[Problem to work on] Pull out each line of the data that includes the word "common".

[Entries provided]

##############################

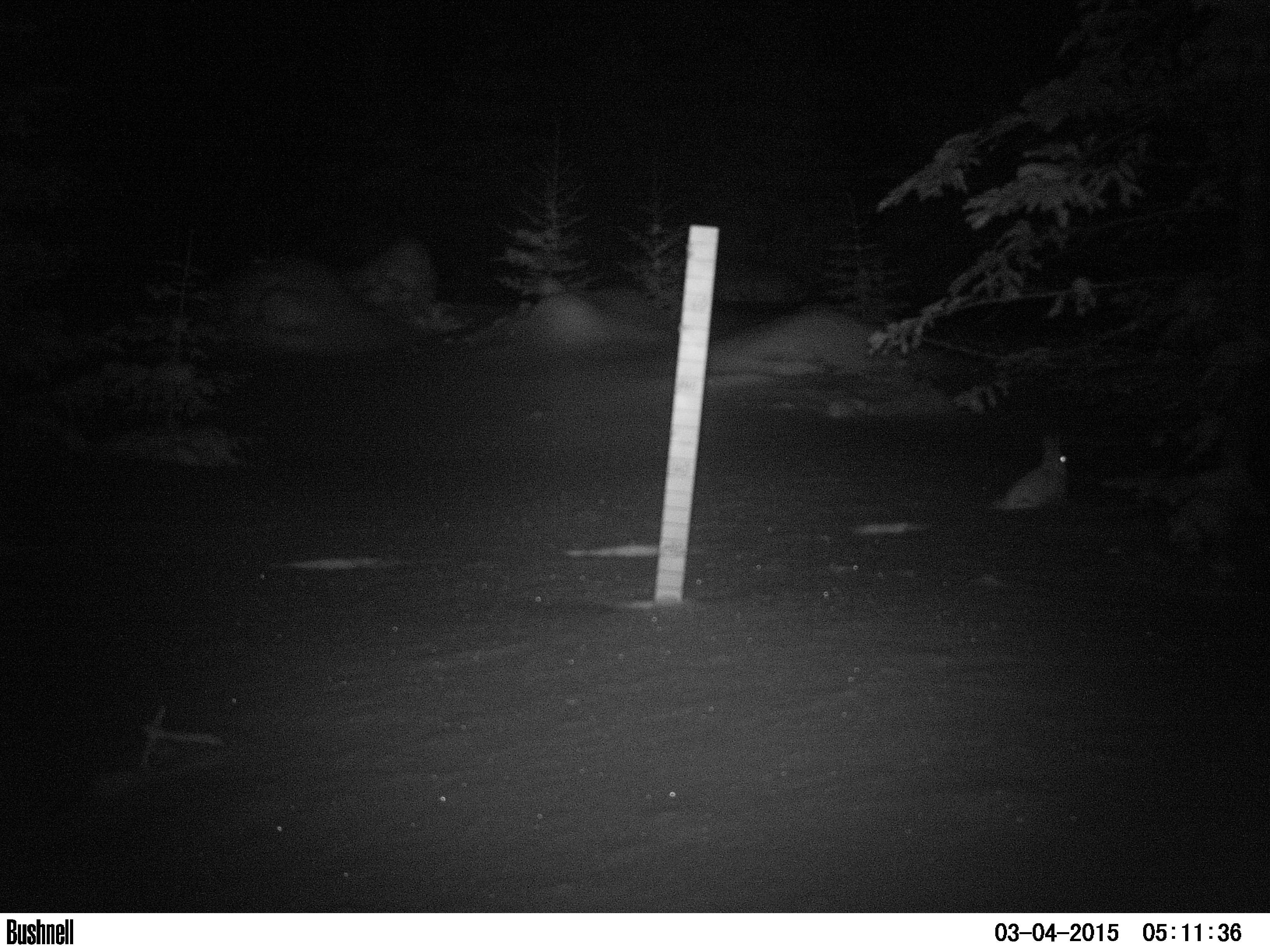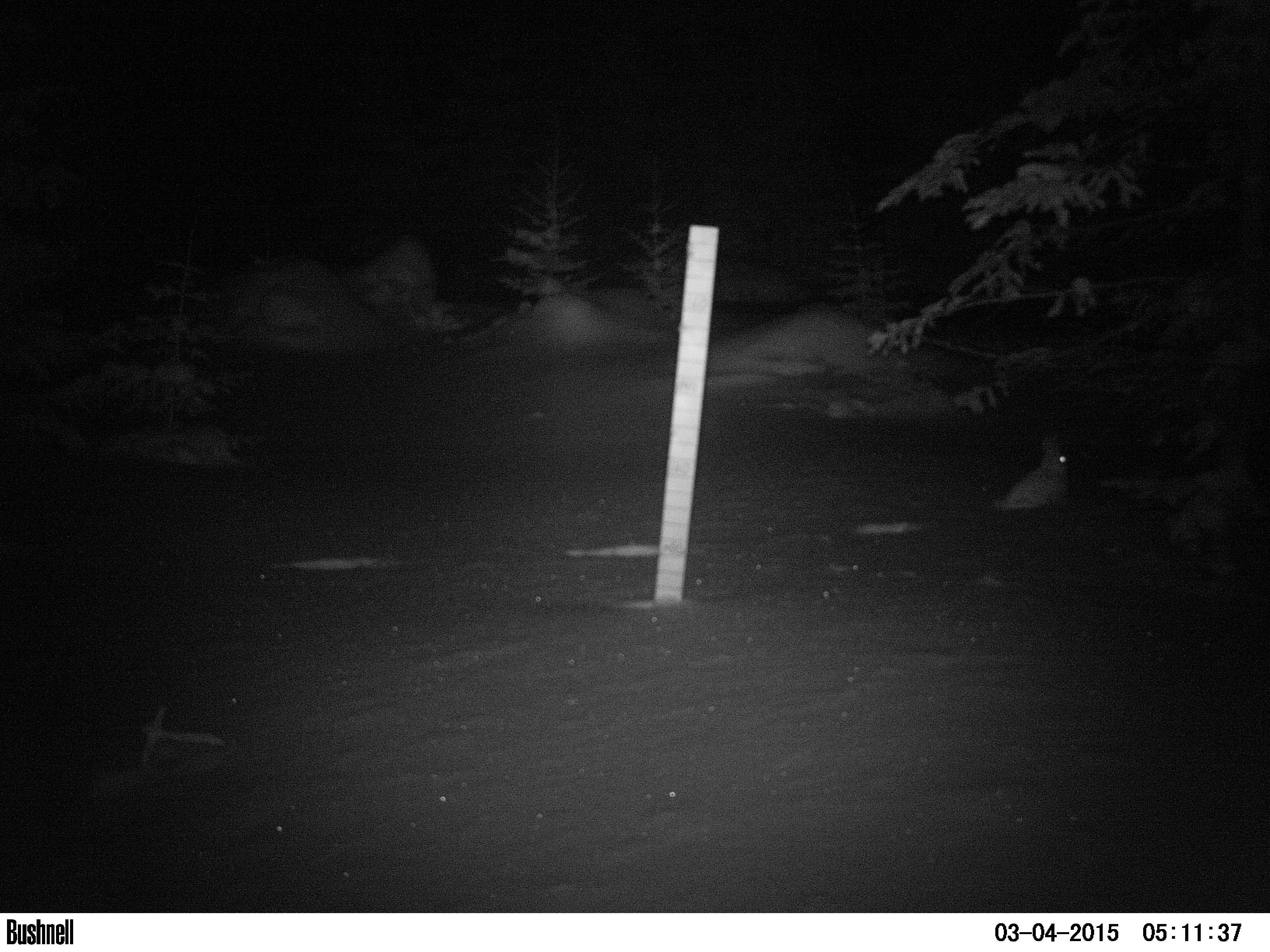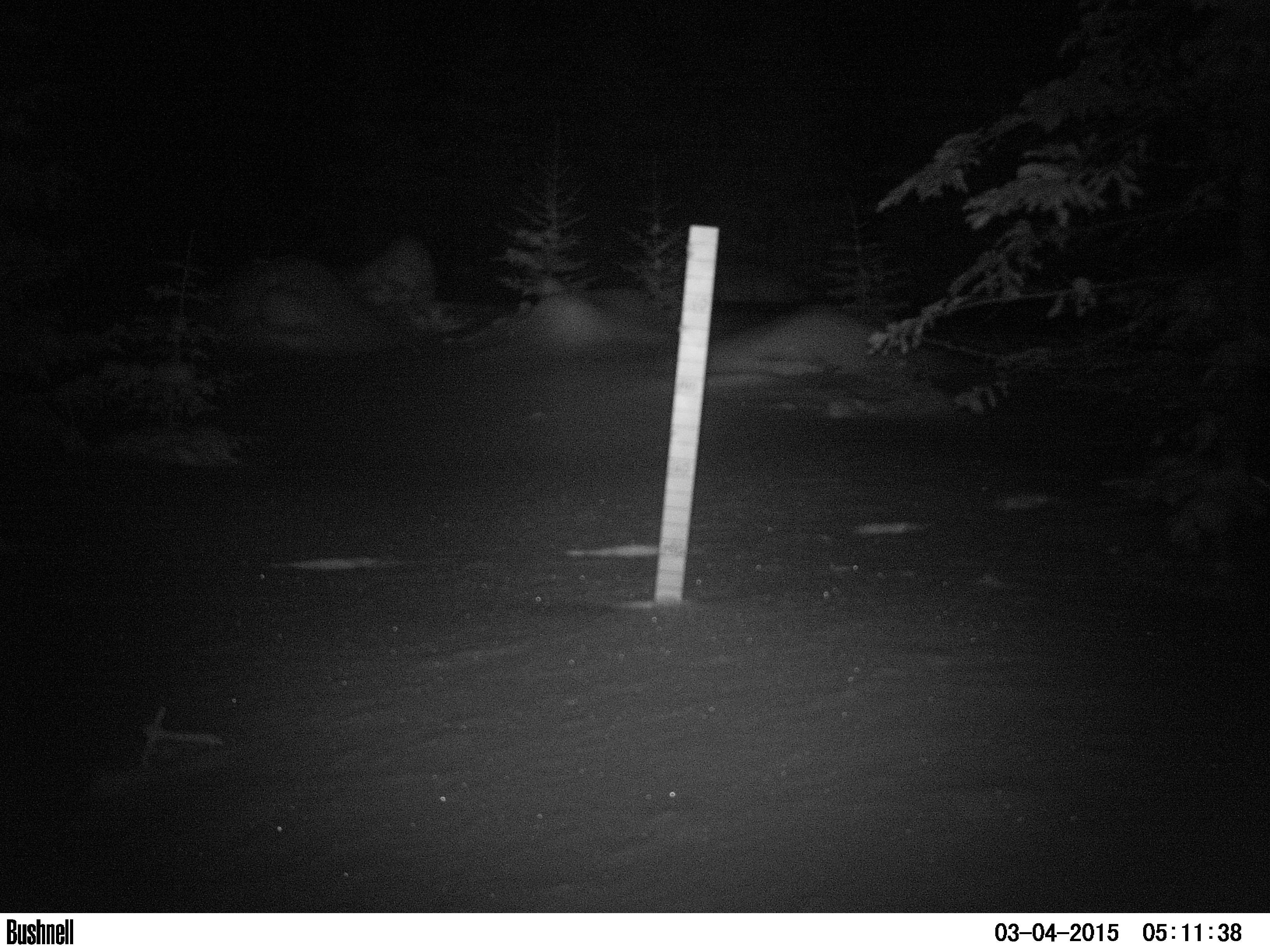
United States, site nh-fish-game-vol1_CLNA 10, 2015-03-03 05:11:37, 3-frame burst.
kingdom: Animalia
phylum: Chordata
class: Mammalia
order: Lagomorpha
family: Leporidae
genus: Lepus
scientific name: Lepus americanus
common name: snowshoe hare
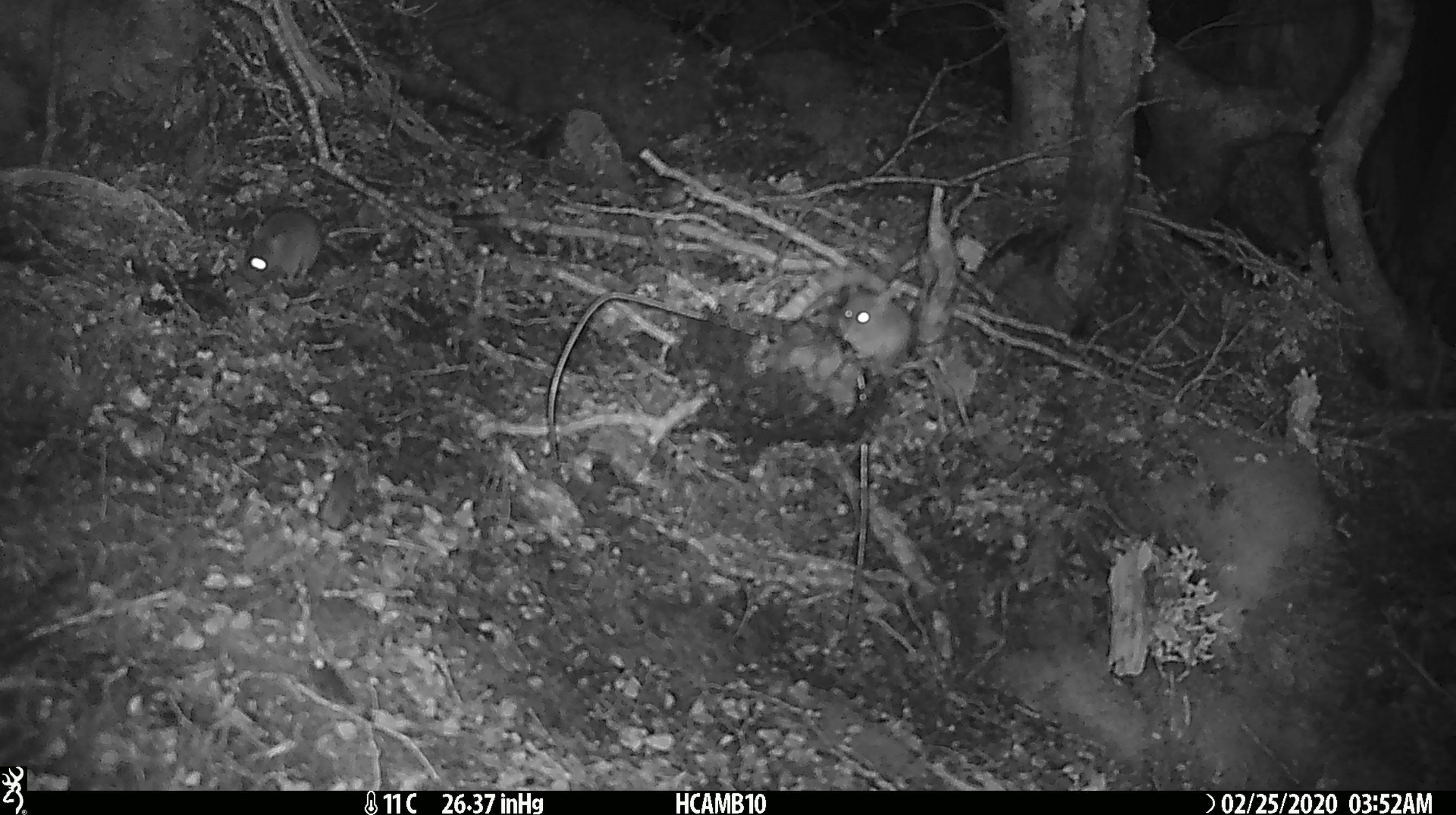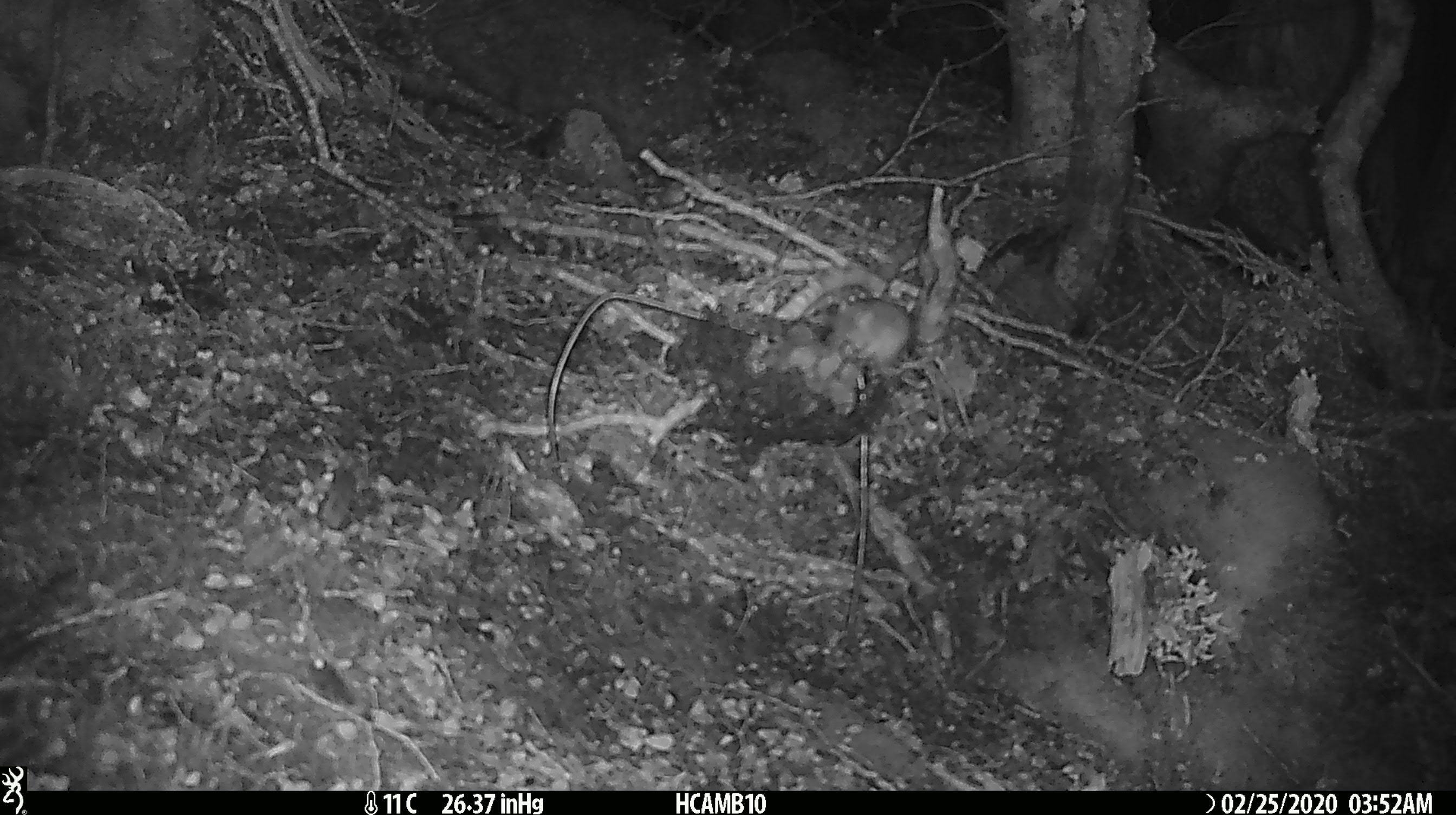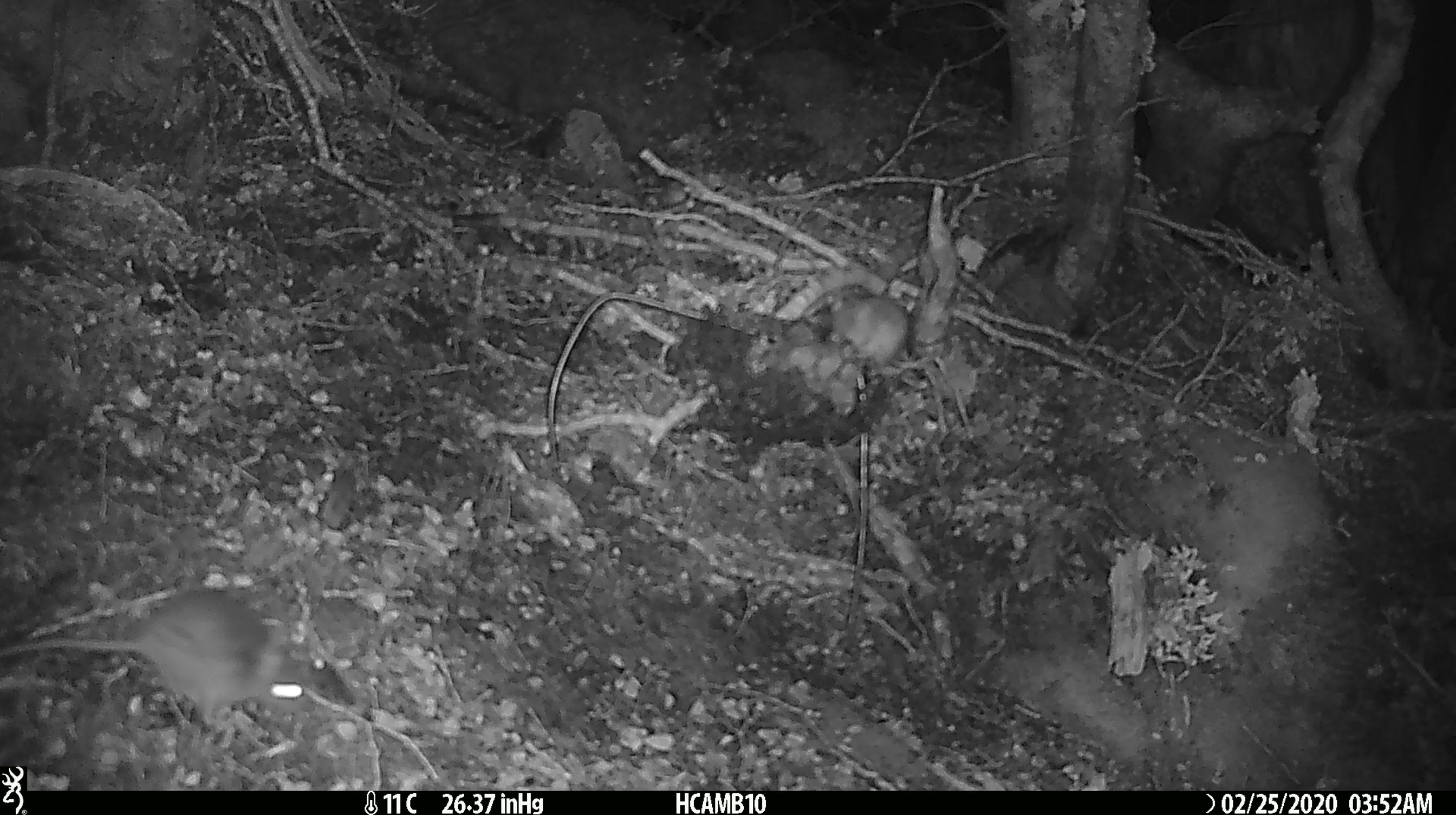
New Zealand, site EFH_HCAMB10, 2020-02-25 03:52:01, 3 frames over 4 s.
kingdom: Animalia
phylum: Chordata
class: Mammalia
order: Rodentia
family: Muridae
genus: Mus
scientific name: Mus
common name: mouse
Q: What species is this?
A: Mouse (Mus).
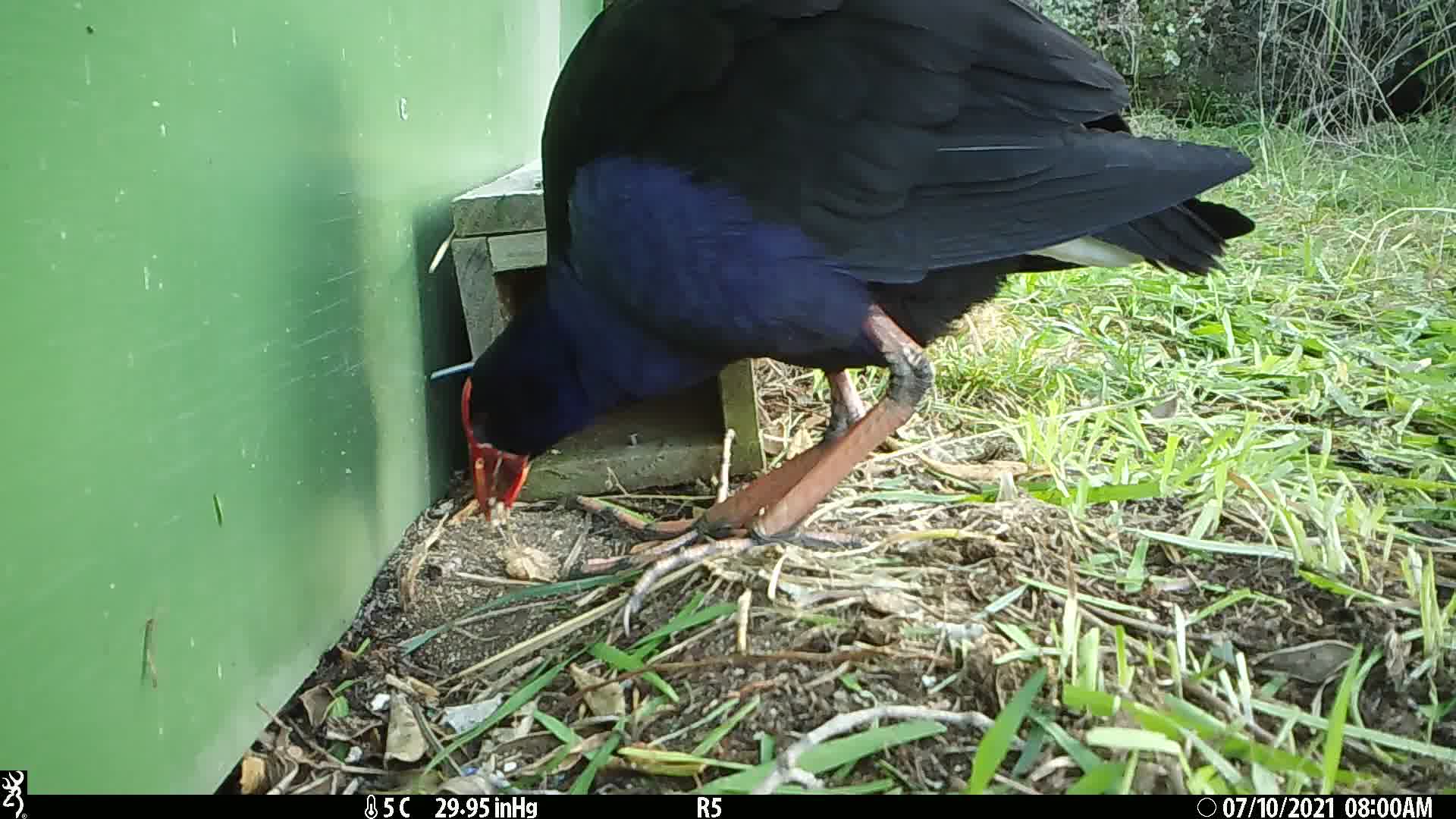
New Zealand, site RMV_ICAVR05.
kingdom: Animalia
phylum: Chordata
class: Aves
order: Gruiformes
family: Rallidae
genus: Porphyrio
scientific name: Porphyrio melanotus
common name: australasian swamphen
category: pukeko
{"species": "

##############################

[Task response]
common name: snowshoe hare
common name: mouse
common name: australasian swamphen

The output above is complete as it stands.